[Task item]: Retype exactly what runs from the first line of the data to the line with "of a larger", keeping both of those lines and skipping pictures.

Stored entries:
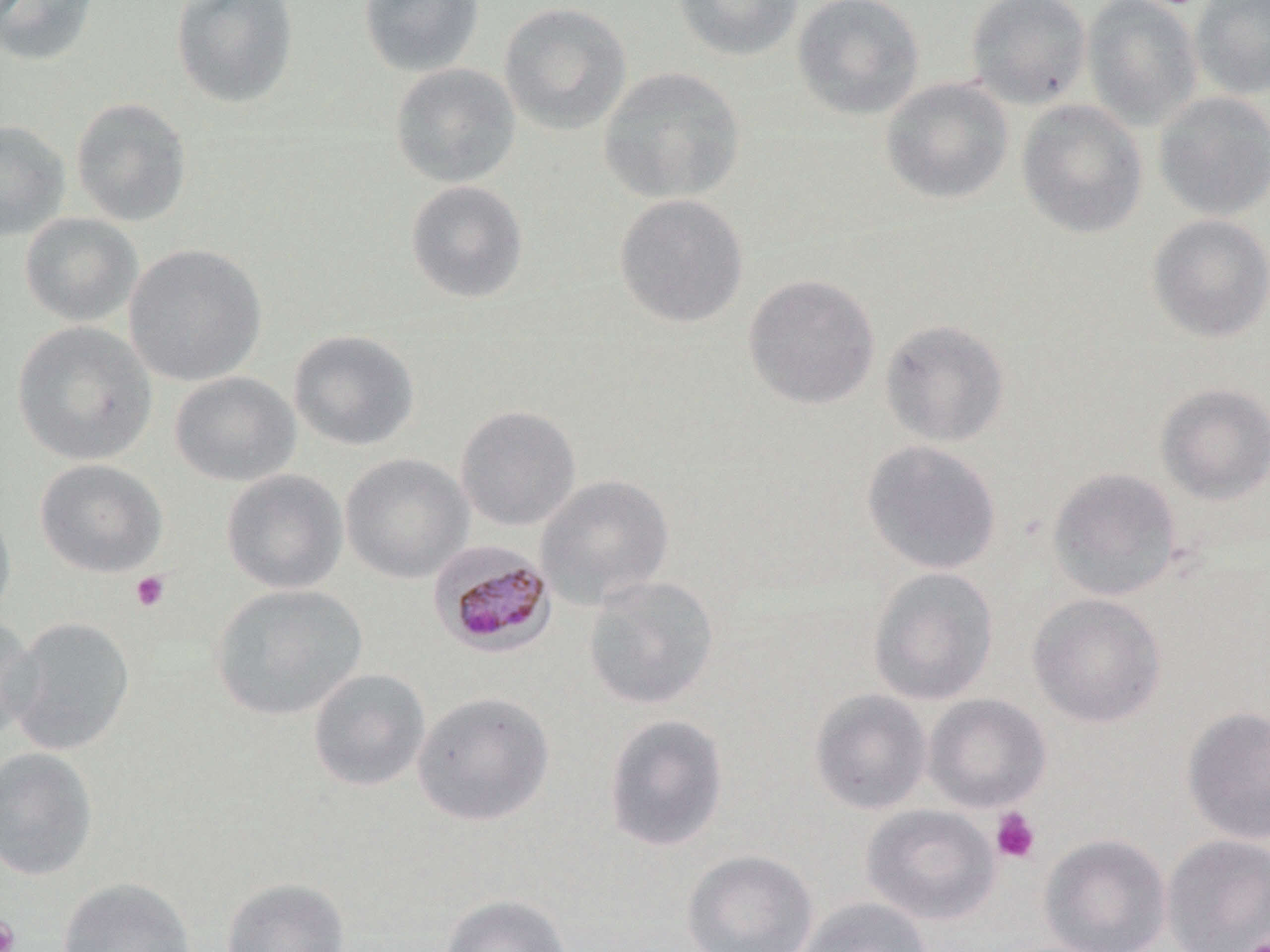
Approximate bounding boxes as named x1/y1/x2/y2 corners in pixels.
Plasmodium malariae-infected red blood cells: (x1=428, y1=539, x2=556, y2=657).
No Plasmodium falciparum, Plasmodium ovale, Plasmodium vivax, Babesia divergens, or Trypanosoma brucei observed.

{
  "slide_level_diagnosis": "Plasmodium malariae",
  "field_of_view": "one of a larger specimen",
  "platelet_locations": "approximate bounding boxes as named x1/y1/x2/y2 corners in pixels: (x1=130, y1=571, x2=170, y2=612), (x1=991, y1=807, x2=1040, y2=863), (x1=0, y1=916, x2=20, y2=952), (x1=1243, y1=933, x2=1269, y2=952)",
  "magnification": "1000x",
  "stain": "May-Grünwald-Giemsa",
  "uninfected_red_blood_cell_locations": "approximate bounding boxes as named x1/y1/x2/y2 corners in pixels: (x1=0, y1=0, x2=100, y2=67), (x1=171, y1=0, x2=300, y2=109), (x1=358, y1=0, x2=485, y2=77), (x1=673, y1=0, x2=804, y2=61), (x1=792, y1=0, x2=925, y2=121), (x1=965, y1=0, x2=1092, y2=110), (x1=1082, y1=0, x2=1203, y2=131), (x1=1190, y1=0, x2=1270, y2=100), (x1=498, y1=1, x2=632, y2=135), (x1=390, y1=63, x2=520, y2=187), (x1=598, y1=67, x2=746, y2=204), (x1=880, y1=77, x2=1013, y2=205), (x1=1153, y1=91, x2=1270, y2=221), (x1=71, y1=97, x2=192, y2=226), (x1=1016, y1=99, x2=1148, y2=239), (x1=0, y1=119, x2=70, y2=242), (x1=405, y1=179, x2=529, y2=304), (x1=614, y1=193, x2=749, y2=328), (x1=19, y1=212, x2=143, y2=327), (x1=1147, y1=213, x2=1270, y2=343), (x1=124, y1=243, x2=267, y2=386), (x1=743, y1=273, x2=880, y2=410), (x1=879, y1=318, x2=1011, y2=447), (x1=12, y1=321, x2=157, y2=465), (x1=288, y1=330, x2=419, y2=451), (x1=169, y1=371, x2=301, y2=487), (x1=1155, y1=383, x2=1270, y2=504), (x1=455, y1=405, x2=582, y2=531), (x1=861, y1=439, x2=1002, y2=575), (x1=340, y1=453, x2=474, y2=584), (x1=34, y1=459, x2=167, y2=577), (x1=1047, y1=467, x2=1183, y2=602), (x1=221, y1=468, x2=348, y2=594), (x1=535, y1=474, x2=674, y2=610), (x1=0, y1=495, x2=16, y2=626), (x1=867, y1=566, x2=999, y2=705), (x1=583, y1=575, x2=720, y2=710), (x1=210, y1=584, x2=368, y2=721), (x1=1027, y1=593, x2=1167, y2=728), (x1=0, y1=615, x2=41, y2=739), (x1=6, y1=616, x2=135, y2=756), (x1=307, y1=668, x2=431, y2=792), (x1=809, y1=688, x2=932, y2=815), (x1=411, y1=690, x2=555, y2=826), (x1=923, y1=693, x2=1051, y2=813), (x1=1181, y1=706, x2=1270, y2=845), (x1=603, y1=713, x2=729, y2=852), (x1=0, y1=746, x2=98, y2=881), (x1=861, y1=804, x2=1000, y2=925), (x1=1039, y1=833, x2=1172, y2=952), (x1=1161, y1=834, x2=1270, y2=952), (x1=682, y1=849, x2=819, y2=952), (x1=56, y1=877, x2=196, y2=952), (x1=221, y1=877, x2=350, y2=952), (x1=441, y1=893, x2=572, y2=952), (x1=797, y1=897, x2=933, y2=952)",
  "modality": "optical microscopy",
  "image_size": "1270×952 pixels",
  "preparation": "thin blood smear"
}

[Task response]:
Approximate bounding boxes as named x1/y1/x2/y2 corners in pixels.
Plasmodium malariae-infected red blood cells: (x1=428, y1=539, x2=556, y2=657).
No Plasmodium falciparum, Plasmodium ovale, Plasmodium vivax, Babesia divergens, or Trypanosoma brucei observed.

{
  "slide_level_diagnosis": "Plasmodium malariae",
  "field_of_view": "one of a larger specimen",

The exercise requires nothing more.